-- Opening Marker --

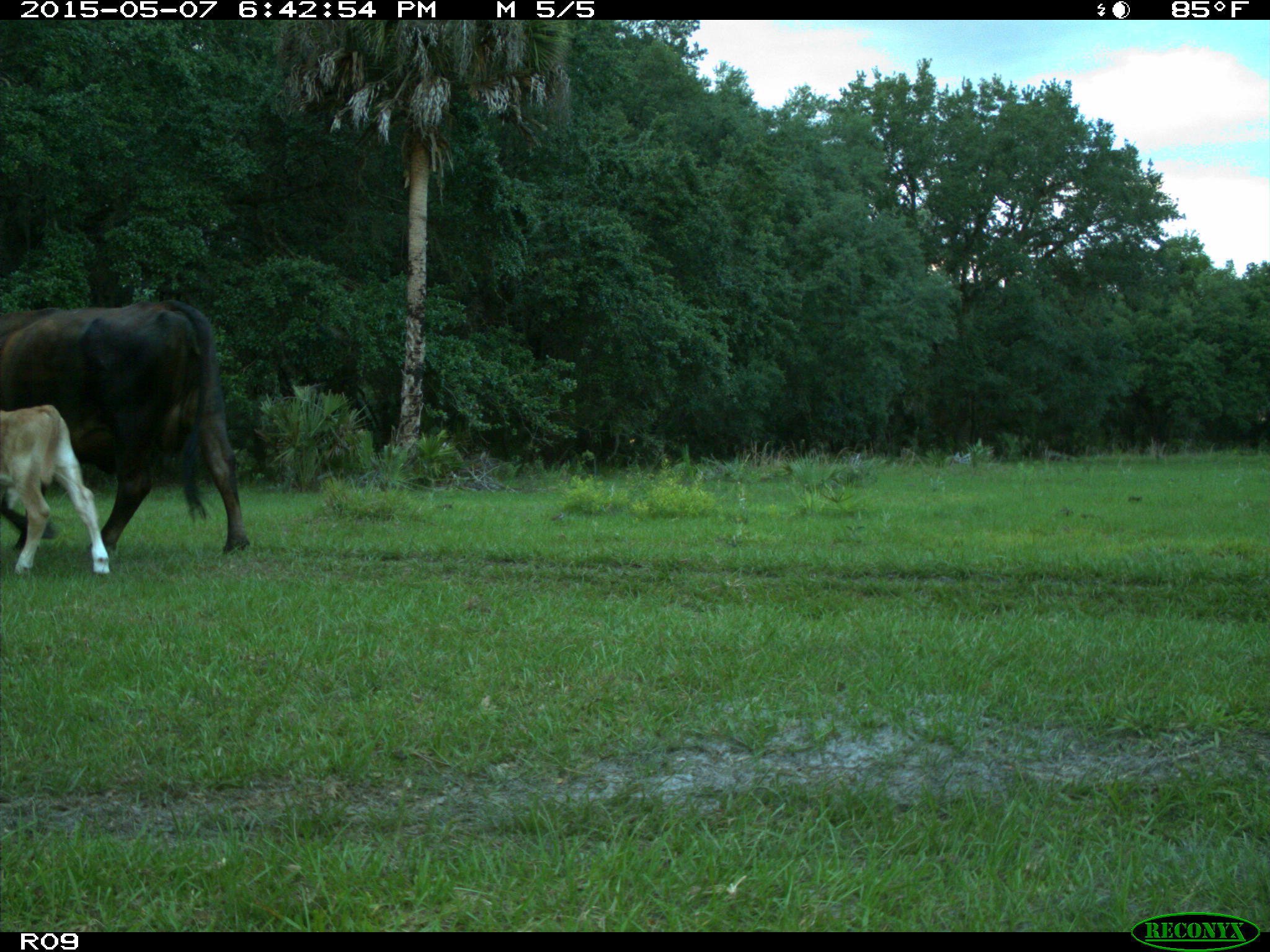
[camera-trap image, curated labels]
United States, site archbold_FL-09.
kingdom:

-- Closing Marker --

• [Exercise goal]
Each line above has to be returned exactly. Drop the pictures.

• [Solution to this problem]
[camera-trap image, curated labels]
United States, site archbold_FL-09.
kingdom:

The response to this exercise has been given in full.